# [Passage provided]

*** Block opens ***

The number of mobile health applications available to consumers now surpasses 165,000, as developers incorporate innovative data collection features linked to sensors and wearables, according to a new report released today by the IMS Institute for Healthcare Informatics.
While most available apps focus on overall wellness, healthcare systems and professionals are expressing greater interest and excitement in broader app use as barriers to mainstream adoption of mHealth are removed—especially in the area of chronic disease management.
The IMS Institute study (http://tinyurl.com/oqzeo8n) found that one in 10 apps now has the capability to connect to a device or sensor, providing biofeedback and physiological function data from the patient and greatly extending the accuracy and convenience of data collection. Nearly a quarter of consumer apps are now focused on disease and treatment management, while two-thirds target fitness and wellness. The number and variety of mHealth apps present an overwhelming set of options for consumers, resulting in 40 percent of apps having fewer than 5,000 downloads.
The total number of available mHealth apps is growing rapidly, including a 106 percent increase in the number of health-related Apple iOS apps since 2013. This can present an intimidating number of choices for consumers, leading some to simply select the most popular app and others to try multiple apps in an effort to determine what is best for them.

*** Block closes ***

# [Exercise]
Reproduce, word for word, the part of the mobile health app passage from "The number of mobile" to "chronic disease management.".

# [Data shown]
*** Block opens ***

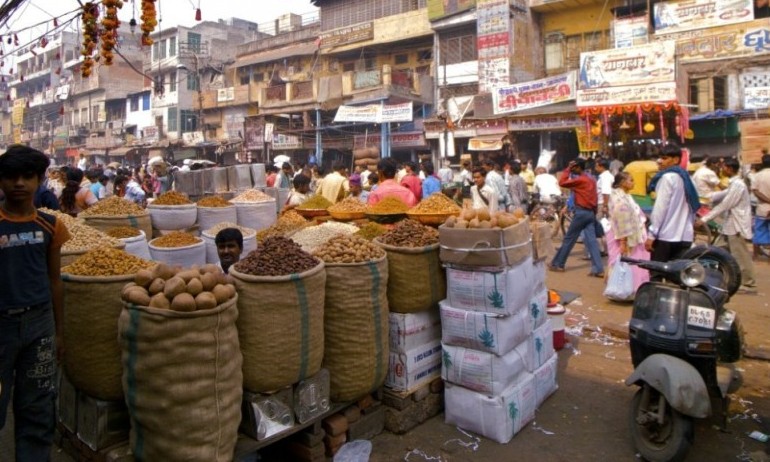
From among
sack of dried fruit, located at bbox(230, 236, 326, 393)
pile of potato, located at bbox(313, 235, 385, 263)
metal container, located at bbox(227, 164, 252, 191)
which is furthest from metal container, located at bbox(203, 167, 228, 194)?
sack of dried fruit, located at bbox(230, 236, 326, 393)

*** Block closes ***

# [Written solution]
The number of mobile health applications available to consumers now surpasses 165,000, as developers incorporate innovative data collection features linked to sensors and wearables, according to a new report released today by the IMS Institute for Healthcare Informatics.
While most available apps focus on overall wellness, healthcare systems and professionals are expressing greater interest and excitement in broader app use as barriers to mainstream adoption of mHealth are removed—especially in the area of chronic disease management.